Can We Pull a Metal Ball Out of a Black Hole With a Steel Cable?

[Algren]

There is a spaceship situated orbitting a black hole at x million miles.

We have an exactly x milllion mile long string (perhaps a bit longer)

Lets not call it a string, but a flexible steel cable instead.

Now, we tie a metal ball at its one end, and project the ball towards the black hole such that it goes straight to the so-called centre of the BH.

Now, the ball enters the Event Horizon. Will we be able to pull the ball out of the hole? If we are able to pull the ball out, will its composition remain the same(it won't be spherical, I am talking about its material)?

The spaceship has infinite fuel, i.e. if it gets closer to the hole, it can increase orbital velocity.

 

[Whovian]

The string's going to break, probably, or the spaceship can't exert sufficient force.

 

[phinds]

Now, we tie a metal ball at its one end, and project the ball towards the black hole such that it goes straight to the so-called centre of the BH.

Now, the ball enters the Event Horizon. Will we be able to pull the ball out of the hole?

NOTHING comes out of the EH of a BH

 

[Algren]

NOTHING comes out of the EH of a BH

Expecting Support...

The string's going to break, probably, or the spaceship can't exert sufficient force.

Lets consider it can.

The topic of discussion is actually what will happen if THIS:

NOTHING comes out of the EH of a BH

isnt wrong or right...

 

[Whovian]

Lets consider it can.

The point is, we can consider a spaceship that can offer any finite amount of force. My guess would be that it would require an infinite amount of force to get it to escape, which is obviously impossible to produce.

If you like, you can look over the proof relying on GR that nothing can escape the EH and see that it covers this case.

 

[phinds]

Algren, I'm not sure where you are going with this but as nearly as I can make out what you are asking is "if physical reality were not the way it is, what would happen?" Well, there would be unicorns.

 

[Algren]

Algren, I'm not sure where you are going with this but as nearly as I can make out what you are asking is "if physical reality were not the way it is, what would happen?" Well, there would be unicorns.
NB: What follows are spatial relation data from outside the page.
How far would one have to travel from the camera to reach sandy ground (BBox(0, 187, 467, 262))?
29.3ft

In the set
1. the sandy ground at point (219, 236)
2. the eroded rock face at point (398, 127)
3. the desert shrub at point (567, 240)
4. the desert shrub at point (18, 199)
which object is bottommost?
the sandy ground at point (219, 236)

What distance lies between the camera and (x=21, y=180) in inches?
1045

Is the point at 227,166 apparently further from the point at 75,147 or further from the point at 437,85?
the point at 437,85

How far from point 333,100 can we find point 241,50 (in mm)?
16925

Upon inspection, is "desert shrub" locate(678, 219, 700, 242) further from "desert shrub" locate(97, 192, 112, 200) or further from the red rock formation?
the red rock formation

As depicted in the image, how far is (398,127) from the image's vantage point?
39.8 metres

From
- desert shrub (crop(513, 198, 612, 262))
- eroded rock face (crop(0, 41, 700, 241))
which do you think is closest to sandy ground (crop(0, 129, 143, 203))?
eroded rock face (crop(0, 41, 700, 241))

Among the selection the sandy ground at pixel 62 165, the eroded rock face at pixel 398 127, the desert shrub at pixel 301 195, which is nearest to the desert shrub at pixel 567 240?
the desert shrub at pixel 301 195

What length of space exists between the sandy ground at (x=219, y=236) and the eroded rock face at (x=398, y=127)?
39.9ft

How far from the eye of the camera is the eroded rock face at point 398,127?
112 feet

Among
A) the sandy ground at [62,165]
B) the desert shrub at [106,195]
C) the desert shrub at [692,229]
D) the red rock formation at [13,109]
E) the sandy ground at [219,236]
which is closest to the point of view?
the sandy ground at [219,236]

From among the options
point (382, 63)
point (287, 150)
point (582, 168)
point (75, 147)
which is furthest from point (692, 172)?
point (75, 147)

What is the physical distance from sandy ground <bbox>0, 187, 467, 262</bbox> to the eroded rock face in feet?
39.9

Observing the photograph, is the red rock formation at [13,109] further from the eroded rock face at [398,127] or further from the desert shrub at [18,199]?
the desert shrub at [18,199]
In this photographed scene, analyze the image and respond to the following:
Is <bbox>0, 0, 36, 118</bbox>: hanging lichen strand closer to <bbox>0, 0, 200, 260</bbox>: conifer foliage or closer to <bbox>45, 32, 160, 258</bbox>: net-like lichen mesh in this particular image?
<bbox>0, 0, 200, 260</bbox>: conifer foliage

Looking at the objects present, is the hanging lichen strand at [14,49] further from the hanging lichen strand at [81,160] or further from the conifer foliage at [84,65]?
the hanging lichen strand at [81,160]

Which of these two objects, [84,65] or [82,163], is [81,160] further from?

Right, well, erm, let's see

I have not gone into some/any textual research into that matter. But, when i come to look at it at a very classical way, i see a force, which isn't unstoppable.

U see, we place an object inside the Event horizon, it experiences a gravitational force F.

We apply an opposite but larger force to pull it out, right? Will the object/particle come out, or not?

EDIT: One sec, if i am applying a force equal and opposite to the force of gravitation of the BH, howcome am i exceeding speed of light?

Or is it that so much energy being produced isn't possible?

Well, there would be unicorns.

Well, that's a wrong example, unicorns are one-horned horses, that's biology's jurisdiction, not ours.

 

[phinds]

Right, well, erm, let's see

I have not gone into some/any textual research into that matter. But, when i come to look at it at a very classical way, i see a force, which isn't unstoppable.

U see, we place an object inside the Event horizon, it experiences a gravitational force F.

We apply an opposite but larger force to pull it out, right? Will the object/particle come out, or not?

EDIT: One sec, if i am applying a force equal and opposite to the force of gravitation of the BH, howcome am i exceeding speed of light?

Or is it that so much energy being produced isn't possible?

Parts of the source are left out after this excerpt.